**Your objective**:
Starting at the line containing "higher up overall?" and continuing through the last line of the entries, put each line into a JSON list as a separate string, omitting blank lines.

(Raw records)
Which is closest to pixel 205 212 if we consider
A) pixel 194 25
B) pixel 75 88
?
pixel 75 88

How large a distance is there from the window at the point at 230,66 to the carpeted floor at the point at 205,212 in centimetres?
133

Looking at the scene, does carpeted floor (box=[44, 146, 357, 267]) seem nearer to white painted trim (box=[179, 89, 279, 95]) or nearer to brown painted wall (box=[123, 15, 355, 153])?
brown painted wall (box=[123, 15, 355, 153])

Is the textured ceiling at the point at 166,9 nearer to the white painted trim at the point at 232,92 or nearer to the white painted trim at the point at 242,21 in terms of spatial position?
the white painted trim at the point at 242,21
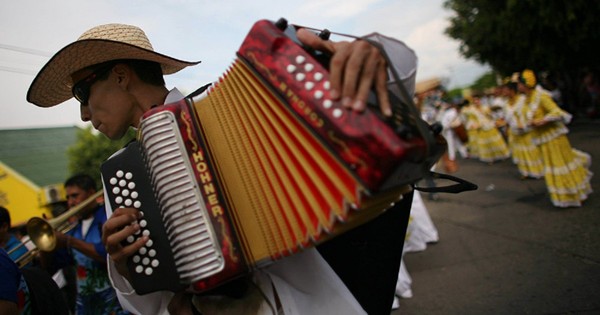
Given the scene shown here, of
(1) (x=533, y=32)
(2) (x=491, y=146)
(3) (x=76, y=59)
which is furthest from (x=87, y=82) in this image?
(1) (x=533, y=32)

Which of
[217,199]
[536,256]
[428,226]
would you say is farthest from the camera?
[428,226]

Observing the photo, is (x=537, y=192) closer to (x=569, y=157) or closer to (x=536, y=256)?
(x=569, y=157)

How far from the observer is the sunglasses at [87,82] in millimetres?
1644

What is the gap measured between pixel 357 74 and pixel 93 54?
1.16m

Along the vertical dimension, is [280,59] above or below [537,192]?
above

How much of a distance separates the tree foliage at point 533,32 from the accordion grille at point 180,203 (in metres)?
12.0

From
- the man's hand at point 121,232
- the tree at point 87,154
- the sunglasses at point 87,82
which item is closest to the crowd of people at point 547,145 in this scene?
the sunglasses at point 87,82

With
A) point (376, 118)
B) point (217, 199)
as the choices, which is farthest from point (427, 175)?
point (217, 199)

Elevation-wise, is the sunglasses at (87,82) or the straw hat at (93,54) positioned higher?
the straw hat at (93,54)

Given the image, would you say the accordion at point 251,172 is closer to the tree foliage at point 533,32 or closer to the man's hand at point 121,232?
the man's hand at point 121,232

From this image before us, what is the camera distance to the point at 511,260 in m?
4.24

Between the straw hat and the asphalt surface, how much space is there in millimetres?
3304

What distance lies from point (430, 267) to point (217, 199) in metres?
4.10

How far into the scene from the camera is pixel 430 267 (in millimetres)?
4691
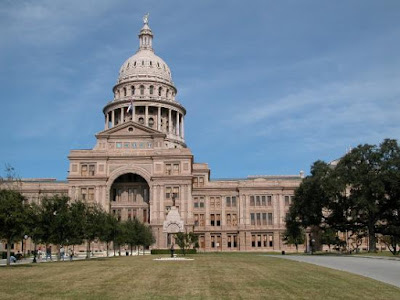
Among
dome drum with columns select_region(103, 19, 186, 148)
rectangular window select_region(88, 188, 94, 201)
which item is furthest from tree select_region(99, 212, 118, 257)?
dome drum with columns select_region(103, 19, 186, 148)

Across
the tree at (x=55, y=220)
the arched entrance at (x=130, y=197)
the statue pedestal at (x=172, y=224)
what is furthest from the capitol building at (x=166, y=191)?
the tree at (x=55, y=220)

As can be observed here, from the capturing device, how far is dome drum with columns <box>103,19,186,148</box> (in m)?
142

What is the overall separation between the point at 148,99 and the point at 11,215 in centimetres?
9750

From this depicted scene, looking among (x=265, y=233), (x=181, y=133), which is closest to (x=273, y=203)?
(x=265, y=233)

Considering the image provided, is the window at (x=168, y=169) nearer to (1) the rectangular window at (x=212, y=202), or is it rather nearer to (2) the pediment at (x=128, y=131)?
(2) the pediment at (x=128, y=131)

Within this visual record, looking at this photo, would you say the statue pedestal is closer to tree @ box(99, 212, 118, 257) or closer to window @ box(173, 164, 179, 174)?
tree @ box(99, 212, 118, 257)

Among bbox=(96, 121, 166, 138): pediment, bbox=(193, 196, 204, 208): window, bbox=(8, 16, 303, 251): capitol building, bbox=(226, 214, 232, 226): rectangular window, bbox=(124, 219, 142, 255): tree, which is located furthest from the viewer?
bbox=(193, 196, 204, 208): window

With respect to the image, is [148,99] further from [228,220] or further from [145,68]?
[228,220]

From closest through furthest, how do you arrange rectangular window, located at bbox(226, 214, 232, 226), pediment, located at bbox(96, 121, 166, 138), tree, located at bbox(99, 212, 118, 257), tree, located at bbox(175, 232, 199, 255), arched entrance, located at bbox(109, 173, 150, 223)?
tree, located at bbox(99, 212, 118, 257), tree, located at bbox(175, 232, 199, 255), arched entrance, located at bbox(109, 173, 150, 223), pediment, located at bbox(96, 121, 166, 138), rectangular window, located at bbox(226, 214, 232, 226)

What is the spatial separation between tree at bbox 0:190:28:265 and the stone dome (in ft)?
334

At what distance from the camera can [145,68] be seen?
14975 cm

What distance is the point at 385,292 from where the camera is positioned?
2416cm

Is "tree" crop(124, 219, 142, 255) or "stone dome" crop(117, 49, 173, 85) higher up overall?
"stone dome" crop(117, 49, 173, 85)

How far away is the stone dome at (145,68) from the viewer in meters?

**Answer in full**:
[
  "Is \"tree\" crop(124, 219, 142, 255) or \"stone dome\" crop(117, 49, 173, 85) higher up overall?",
  "\"stone dome\" crop(117, 49, 173, 85)",
  "How far away is the stone dome at (145,68) from the viewer in meters?"
]